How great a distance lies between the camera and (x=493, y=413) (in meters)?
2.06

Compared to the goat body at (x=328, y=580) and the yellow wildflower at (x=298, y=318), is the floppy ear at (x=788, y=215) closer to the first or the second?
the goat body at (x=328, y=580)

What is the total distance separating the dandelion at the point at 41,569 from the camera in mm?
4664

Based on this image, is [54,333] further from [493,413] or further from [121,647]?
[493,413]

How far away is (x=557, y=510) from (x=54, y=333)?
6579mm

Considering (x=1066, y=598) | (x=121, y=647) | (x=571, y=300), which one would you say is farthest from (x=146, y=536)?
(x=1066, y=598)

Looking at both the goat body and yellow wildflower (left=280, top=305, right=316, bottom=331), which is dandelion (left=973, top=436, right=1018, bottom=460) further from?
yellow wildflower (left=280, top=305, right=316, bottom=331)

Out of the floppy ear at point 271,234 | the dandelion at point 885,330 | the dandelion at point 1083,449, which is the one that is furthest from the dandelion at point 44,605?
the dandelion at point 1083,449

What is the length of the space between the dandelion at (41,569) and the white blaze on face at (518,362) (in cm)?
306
|---|
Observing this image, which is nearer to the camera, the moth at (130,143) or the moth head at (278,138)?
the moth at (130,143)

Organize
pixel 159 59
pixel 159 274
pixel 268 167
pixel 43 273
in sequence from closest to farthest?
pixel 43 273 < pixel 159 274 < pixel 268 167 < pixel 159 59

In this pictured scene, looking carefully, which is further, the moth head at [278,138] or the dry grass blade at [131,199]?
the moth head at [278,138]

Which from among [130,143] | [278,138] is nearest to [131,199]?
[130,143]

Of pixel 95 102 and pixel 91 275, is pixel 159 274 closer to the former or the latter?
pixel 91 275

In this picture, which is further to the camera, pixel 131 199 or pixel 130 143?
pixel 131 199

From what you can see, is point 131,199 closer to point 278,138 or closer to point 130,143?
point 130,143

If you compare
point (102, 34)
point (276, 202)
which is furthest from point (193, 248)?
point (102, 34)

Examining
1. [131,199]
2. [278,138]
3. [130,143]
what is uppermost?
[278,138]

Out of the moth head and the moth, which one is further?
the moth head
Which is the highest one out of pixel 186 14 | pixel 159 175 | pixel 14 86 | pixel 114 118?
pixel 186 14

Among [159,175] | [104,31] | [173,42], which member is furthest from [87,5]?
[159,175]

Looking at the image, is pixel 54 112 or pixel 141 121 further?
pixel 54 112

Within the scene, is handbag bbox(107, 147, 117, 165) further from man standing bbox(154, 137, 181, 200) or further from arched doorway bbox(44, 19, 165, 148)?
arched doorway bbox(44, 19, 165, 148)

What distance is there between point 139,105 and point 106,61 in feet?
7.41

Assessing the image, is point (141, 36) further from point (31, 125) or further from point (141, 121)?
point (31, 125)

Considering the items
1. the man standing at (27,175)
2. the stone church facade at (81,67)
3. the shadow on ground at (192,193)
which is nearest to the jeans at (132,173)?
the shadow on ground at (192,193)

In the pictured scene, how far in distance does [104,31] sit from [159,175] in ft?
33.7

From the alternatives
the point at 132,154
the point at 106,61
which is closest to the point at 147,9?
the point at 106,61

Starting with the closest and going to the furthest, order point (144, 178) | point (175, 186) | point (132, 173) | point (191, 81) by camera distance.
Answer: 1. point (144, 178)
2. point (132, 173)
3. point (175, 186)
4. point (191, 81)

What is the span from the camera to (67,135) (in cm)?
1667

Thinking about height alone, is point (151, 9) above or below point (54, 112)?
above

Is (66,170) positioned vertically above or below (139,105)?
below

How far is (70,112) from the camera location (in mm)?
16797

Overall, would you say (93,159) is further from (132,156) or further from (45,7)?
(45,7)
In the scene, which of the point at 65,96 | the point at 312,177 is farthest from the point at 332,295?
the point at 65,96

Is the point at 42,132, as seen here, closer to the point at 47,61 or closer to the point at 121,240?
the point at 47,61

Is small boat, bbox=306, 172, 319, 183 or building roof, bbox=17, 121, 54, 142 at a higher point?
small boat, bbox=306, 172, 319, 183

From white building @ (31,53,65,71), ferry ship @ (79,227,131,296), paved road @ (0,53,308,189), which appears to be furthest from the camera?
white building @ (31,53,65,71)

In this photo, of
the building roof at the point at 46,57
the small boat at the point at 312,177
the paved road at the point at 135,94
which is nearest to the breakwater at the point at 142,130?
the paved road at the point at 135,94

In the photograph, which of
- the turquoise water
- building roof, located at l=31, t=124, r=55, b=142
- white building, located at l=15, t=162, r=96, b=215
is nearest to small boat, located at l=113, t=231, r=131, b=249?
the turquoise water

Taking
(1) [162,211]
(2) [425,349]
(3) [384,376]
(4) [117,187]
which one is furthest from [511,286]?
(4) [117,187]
|---|
### WHAT YOU SHOULD DO
Report every line in the records above that contains the word "moth", copying each such line in full.

### SOLVED PROBLEM
Observing this image, which is nearer to the camera, the moth at (130,143) or the moth head at (278,138)?
the moth at (130,143)
In this pictured scene, looking carefully, which is further, the moth head at [278,138] or the dry grass blade at [131,199]?
the moth head at [278,138]
Out of the moth head and the moth, which one is further?
the moth head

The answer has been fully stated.